▸ BRIEF
Where an image appears, leave it out; otherwise repeat the data exactly.

_____

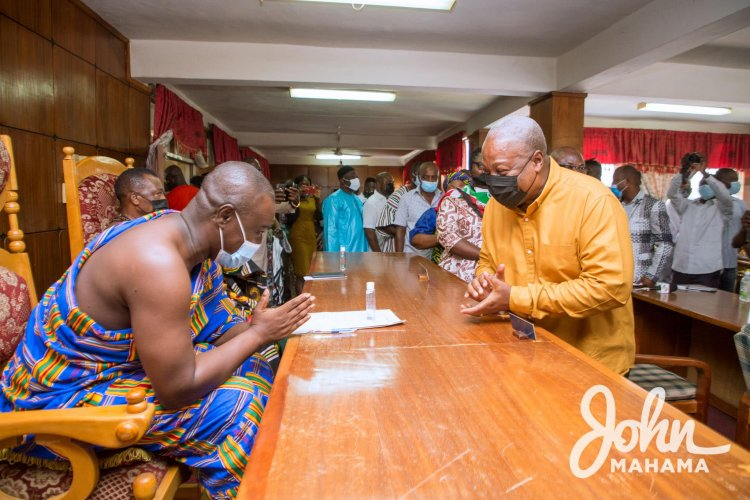 """Ahafo Region: NDC thanks Residents, party stakeholders for successful, """"thank You tour"""""""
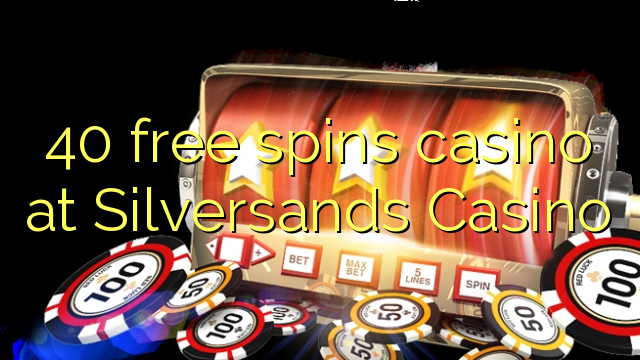 silversands online casino wizards win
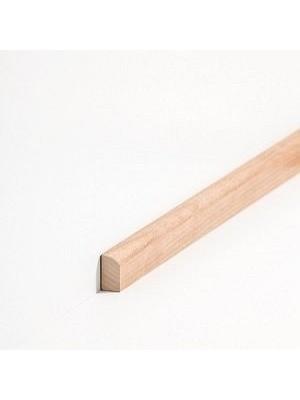 Südbrock Sockelleiste Vorsatz Massivholz Vorsatzleisten,  Kirsche lackiert 8 x 22 mm, Länge 2 m, günstig Leisten Sockel Profile online kaufen von Hersteller Südbrock HstNr: sbs82210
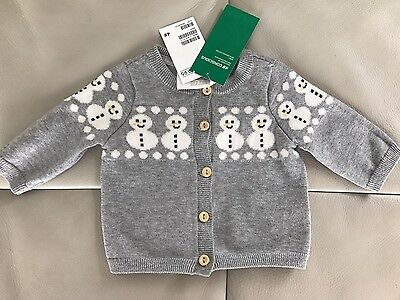 New H&M Conscious Baby Infant Sweater Newborn Snowman Grey Knit Jacket 0000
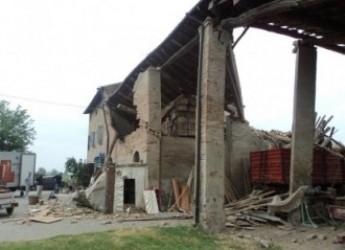 Emilia Romagna. Bando per acquisto di macchinari agricoli danneggiati dal terremoto.
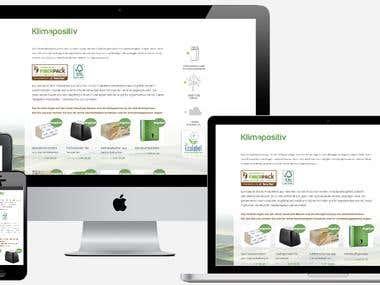 Simple Sales Landing Page in WooCommerce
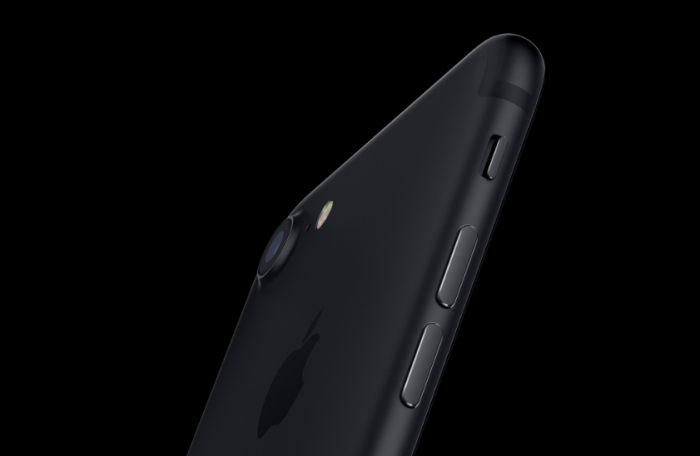 /source/pages/phonesell/iphone/iPhone_7_(32GB)_black/iPhone_7_(32GB)_black5.jpg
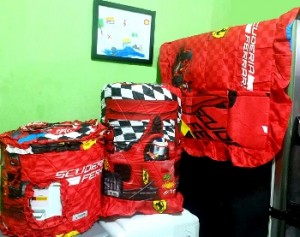 GKM Ferrri merah rz 300x237 Tutup Galon, Kulkas dan Magic (GKM)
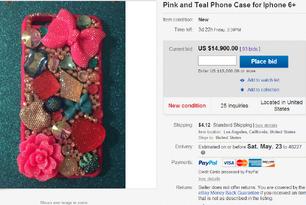 Nia and JoJo phone case auction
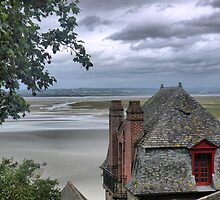 Mont St.Michel ( 10 )  by Larry Lingard-Davis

_____

▸ EXERCISE ANSWER
 """Ahafo Region: NDC thanks Residents, party stakeholders for successful, """"thank You tour"""""""
 silversands online casino wizards win
 Südbrock Sockelleiste Vorsatz Massivholz Vorsatzleisten,  Kirsche lackiert 8 x 22 mm, Länge 2 m, günstig Leisten Sockel Profile online kaufen von Hersteller Südbrock HstNr: sbs82210
 New H&M Conscious Baby Infant Sweater Newborn Snowman Grey Knit Jacket 0000
 Emilia Romagna. Bando per acquisto di macchinari agricoli danneggiati dal terremoto.
 Simple Sales Landing Page in WooCommerce
 /source/pages/phonesell/iphone/iPhone_7_(32GB)_black/iPhone_7_(32GB)_black5.jpg
 GKM Ferrri merah rz 300x237 Tutup Galon, Kulkas dan Magic (GKM)
 Nia and JoJo phone case auction
 Mont St.Michel ( 10 )  by Larry Lingard-Davis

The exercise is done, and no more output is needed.